Cluster hardware setup

Currently in a proyect we have 4 nodes, eachone with this specs:

  • 10TB of HD
  • 1TB of RAM
  • 20 Cores of CPU

I would like to confirm that:

Question 1: It is a good idea to buy 6 Elasticsearch Platinum licenses for this nodes? Note: As i understand 1 license per node, will be let 2 licenses without use.

Question 2: It is a good idea the following configuration?

node1, node2, and node3:
master: true
data: true
ingest: true
ml: true

node4:
master: false
data: true
ingest: true
ml: true

heap size max (all nodes): 30 GB

node 1 and 3: rack_1 , hot
node 2 and 4: rack_2 , warm

Question 3: I must avoid running multiple instances of Elasticsearch in same physical node, right?

Q1: you don't have the choice. Each node of the cluster will count in the amount of nodes you pay for.

Q2 and Q3: as you have so much RAM on each physical machine, I'd run:

  • 3 dedicated master nodes
  • 8 data only nodes (2 per machine)

What kind of use case are you going to run?

But as your intention is to buy a license, I'd definitely ask an elastic solution architect to help you designing it right according to your use case. May ECE would make sense here..
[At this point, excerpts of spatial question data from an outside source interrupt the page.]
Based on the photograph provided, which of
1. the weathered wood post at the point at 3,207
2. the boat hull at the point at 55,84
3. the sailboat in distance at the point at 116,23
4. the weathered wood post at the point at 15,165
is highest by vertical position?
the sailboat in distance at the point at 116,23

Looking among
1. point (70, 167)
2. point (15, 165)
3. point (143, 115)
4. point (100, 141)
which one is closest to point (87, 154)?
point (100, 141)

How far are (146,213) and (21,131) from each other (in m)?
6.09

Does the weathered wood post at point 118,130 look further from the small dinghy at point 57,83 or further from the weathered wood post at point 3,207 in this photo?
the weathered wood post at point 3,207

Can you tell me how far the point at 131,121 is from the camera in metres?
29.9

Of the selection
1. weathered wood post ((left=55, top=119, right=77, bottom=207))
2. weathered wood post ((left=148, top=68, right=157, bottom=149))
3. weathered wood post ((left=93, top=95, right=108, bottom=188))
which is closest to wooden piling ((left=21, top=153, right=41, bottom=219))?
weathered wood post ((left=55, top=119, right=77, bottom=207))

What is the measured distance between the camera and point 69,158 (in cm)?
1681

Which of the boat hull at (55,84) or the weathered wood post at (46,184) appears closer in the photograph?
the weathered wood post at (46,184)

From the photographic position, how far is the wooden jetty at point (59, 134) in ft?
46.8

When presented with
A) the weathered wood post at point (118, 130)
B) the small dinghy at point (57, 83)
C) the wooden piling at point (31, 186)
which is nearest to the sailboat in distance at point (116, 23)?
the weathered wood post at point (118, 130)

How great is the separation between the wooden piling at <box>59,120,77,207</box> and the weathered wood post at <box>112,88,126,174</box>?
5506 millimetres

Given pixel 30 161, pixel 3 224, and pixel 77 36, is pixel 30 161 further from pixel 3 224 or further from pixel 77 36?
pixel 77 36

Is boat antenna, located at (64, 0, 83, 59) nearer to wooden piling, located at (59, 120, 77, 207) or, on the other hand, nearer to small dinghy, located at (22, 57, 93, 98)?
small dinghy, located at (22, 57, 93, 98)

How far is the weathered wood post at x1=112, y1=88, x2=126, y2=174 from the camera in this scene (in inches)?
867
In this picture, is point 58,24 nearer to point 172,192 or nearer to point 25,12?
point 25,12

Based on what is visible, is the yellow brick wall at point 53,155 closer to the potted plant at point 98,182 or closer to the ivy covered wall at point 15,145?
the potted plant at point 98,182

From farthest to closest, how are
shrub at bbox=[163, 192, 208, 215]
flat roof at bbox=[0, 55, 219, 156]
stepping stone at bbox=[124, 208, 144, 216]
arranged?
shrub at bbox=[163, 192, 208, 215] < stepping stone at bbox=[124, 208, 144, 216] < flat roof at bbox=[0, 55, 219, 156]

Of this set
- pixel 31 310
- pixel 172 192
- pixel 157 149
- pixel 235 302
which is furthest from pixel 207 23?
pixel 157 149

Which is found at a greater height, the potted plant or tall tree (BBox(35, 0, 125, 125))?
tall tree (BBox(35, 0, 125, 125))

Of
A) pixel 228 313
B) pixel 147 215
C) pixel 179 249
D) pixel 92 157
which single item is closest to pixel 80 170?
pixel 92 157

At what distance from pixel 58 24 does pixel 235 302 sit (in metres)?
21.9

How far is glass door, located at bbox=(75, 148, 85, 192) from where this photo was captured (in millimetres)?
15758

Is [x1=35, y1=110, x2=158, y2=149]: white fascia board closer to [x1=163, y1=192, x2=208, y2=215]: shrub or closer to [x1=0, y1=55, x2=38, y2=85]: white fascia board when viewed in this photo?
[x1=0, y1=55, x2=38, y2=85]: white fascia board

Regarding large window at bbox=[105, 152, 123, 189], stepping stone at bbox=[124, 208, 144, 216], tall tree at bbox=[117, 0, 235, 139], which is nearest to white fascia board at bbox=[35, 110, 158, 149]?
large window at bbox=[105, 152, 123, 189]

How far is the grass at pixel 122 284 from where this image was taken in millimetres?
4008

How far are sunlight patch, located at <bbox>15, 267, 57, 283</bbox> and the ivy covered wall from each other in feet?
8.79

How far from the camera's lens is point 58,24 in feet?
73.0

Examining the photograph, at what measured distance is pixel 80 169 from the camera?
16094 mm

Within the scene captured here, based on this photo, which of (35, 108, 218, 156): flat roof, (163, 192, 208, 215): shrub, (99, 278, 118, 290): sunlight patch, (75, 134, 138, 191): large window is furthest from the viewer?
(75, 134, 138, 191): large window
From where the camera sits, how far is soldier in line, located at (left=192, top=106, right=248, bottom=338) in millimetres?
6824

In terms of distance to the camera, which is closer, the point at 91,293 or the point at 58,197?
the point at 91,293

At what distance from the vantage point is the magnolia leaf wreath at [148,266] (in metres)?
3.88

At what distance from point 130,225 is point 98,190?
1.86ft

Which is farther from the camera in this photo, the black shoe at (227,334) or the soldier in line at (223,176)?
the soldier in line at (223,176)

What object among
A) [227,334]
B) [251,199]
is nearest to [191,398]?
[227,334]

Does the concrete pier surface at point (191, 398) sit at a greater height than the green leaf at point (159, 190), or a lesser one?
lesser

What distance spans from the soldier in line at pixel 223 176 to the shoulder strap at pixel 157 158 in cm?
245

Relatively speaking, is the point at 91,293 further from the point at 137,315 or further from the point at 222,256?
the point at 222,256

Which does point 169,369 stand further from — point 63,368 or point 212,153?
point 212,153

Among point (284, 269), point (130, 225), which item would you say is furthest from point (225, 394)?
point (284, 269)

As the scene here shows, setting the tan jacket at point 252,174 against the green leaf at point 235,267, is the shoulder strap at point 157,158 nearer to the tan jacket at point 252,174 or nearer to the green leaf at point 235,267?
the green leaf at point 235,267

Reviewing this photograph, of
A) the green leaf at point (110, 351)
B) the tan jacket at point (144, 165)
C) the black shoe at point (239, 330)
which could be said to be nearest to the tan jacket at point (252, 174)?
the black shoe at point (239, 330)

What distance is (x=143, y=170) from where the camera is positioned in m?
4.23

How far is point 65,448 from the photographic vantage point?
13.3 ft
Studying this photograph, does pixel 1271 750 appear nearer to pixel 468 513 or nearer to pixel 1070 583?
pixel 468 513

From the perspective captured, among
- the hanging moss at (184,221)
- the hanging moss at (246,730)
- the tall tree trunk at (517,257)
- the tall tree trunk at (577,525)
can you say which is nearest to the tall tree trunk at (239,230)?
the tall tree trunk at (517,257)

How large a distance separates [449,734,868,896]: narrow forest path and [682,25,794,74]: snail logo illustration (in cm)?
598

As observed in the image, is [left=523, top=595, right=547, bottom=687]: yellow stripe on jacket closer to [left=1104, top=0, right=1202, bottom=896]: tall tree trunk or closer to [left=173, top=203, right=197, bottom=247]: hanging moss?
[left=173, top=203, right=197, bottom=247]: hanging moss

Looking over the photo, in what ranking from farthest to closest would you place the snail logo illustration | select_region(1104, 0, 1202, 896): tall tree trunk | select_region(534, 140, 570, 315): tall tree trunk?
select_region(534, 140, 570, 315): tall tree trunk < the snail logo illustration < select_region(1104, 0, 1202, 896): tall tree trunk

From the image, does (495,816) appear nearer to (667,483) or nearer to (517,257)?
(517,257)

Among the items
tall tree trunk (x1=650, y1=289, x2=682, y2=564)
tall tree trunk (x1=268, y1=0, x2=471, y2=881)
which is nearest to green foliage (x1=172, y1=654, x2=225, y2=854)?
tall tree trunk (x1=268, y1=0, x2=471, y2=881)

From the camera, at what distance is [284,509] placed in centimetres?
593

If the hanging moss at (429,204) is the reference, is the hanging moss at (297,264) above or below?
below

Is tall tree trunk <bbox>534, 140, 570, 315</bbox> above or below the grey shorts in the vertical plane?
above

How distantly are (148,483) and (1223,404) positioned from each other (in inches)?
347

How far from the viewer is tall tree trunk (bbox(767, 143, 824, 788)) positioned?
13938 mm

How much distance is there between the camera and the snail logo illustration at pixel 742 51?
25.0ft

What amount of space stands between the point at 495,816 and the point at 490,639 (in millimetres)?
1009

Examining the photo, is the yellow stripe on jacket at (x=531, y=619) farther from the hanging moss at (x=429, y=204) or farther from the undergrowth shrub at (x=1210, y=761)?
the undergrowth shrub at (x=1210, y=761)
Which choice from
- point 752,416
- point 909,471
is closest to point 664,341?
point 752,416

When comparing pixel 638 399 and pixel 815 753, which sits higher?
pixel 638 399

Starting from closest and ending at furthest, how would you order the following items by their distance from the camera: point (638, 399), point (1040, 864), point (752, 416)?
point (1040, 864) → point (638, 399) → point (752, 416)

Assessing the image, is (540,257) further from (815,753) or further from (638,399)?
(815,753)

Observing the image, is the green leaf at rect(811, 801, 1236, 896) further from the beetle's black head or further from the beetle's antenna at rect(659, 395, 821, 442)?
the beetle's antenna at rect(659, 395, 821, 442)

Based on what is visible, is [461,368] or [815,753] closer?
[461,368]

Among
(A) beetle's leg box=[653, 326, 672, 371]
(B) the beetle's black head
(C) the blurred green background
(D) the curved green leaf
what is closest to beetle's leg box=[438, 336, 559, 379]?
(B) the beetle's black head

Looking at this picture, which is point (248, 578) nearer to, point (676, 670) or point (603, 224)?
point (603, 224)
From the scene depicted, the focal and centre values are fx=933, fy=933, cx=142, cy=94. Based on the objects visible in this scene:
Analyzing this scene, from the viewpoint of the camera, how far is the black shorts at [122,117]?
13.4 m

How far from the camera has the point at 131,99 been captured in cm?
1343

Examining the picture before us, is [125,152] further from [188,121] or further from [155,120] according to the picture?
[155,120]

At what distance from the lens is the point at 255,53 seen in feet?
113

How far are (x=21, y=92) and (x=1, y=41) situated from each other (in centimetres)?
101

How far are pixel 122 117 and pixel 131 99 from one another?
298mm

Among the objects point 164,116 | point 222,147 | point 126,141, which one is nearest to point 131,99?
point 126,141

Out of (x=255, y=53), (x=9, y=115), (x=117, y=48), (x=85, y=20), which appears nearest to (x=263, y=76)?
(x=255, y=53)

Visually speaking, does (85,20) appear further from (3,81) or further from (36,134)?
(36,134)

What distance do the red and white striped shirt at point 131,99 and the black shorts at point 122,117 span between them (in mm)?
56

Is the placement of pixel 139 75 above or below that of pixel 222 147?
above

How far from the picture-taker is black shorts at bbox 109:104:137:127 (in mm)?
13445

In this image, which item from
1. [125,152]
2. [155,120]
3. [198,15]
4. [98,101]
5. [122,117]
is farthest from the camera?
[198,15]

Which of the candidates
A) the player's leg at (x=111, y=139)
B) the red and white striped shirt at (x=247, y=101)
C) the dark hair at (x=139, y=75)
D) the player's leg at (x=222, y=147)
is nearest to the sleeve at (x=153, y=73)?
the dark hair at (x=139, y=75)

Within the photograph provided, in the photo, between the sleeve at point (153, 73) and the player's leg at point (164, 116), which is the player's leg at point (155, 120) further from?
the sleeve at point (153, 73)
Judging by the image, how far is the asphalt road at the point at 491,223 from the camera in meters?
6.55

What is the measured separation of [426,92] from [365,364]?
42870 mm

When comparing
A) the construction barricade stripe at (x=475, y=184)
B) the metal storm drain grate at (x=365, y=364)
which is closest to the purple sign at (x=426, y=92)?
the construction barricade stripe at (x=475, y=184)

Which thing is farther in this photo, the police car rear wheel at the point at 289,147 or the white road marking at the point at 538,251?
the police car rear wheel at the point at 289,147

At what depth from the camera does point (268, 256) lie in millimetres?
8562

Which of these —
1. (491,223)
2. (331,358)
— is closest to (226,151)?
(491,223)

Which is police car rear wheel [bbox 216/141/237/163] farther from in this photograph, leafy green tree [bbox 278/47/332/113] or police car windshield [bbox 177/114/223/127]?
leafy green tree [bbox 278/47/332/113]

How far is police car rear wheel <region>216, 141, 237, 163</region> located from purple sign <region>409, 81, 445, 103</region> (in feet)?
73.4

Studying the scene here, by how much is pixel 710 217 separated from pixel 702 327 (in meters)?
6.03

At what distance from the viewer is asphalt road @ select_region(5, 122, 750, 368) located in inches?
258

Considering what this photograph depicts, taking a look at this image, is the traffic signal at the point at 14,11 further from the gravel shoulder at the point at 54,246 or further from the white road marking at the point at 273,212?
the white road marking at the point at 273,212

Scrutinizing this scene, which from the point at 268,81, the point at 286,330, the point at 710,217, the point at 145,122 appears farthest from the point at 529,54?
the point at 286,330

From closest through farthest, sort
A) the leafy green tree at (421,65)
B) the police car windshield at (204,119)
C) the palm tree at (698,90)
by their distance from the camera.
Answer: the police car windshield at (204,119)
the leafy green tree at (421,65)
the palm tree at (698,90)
Thanks! I'm really curious about this:

Q1: Should I run 3 instances of elasticsearch as dedicated master node on each physcal machine?

Q2: Should I run 2 instances of elasticsearch as dedicated data node on each physcal machine?

I took the training on Elasticsearch and got the certification, and as I understand It is not recommended to run multiple instances of Elastic in the same physical node.

Q3: Would be a good idea to virtualize each physical node? The target will be use as much RAM as possible.

What kind of use case are you going to run?

Indexing and querying government documents with hyperconvergence

The client bought 6 Elasticsearch Platinum Onpremise licenses without asking me :sweat_smile:

Should I run 3 instances of elasticsearch as dedicated master node on each physcal machine?

One instance per node.

Should I run 2 instances of elasticsearch as dedicated data node on each physcal machine?

Yes.

That's true as normally you have machines with at most 64gb of RAM. But here you have so many RAM available that I'd probably use it.
If you do run multiple instances on the same machine, you need to be careful with shard allocation and make sure that primaries and replicas are not allocated on the same physical machine. That's something covered by the training as well (and that's very good that you attended the trainings!)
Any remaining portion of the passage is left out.